Comment 4 Radim Krčmář 2013-09-09 16:25:37 UTC
I could not reproduce either:
 - does `cat /sys/kernel/kexec_crash_loaded` print "1"?
 - was anything done before the write to sysrq?


---
This could happen if 'kexec_mutex' was already taken when we crash; 'crash_kexec()' then behaves as if the image was not loaded, which is what we see above.

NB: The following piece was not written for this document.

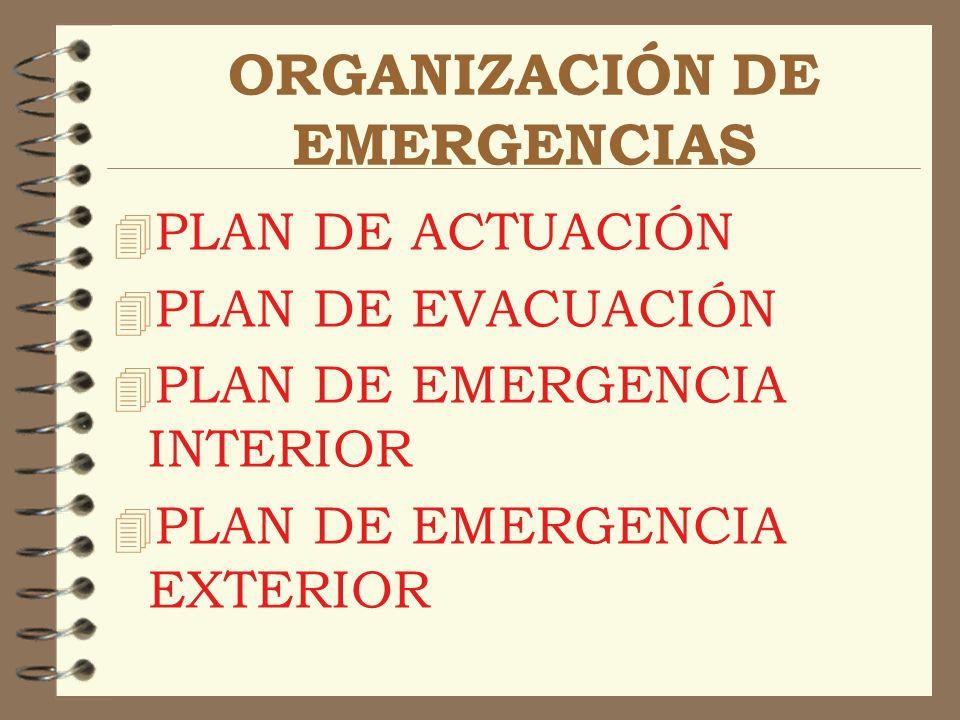 ORGANIZACIÓN DE EMERGENCIAS 4 PLAN DE ACTUACIÓN 4 PLAN DE EVACUACIÓN 4 PLAN DE EMERGENCIA INTERIOR 4 PLAN DE EMERGENCIA EXTERIOR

'kexec_mutex' is taken in these other cases:
 - reading/writing of 'kernel/kexec_crash_size' (in sysfs)
 - loading kexec image (kexec_load syscall)
 - rebooting with kexec (reboot syscall)

Comment 5 Radim Krčmář 2013-09-20 12:25:19 UTC
I think we did not have kexec kernel loaded, please reopen if you still hit it.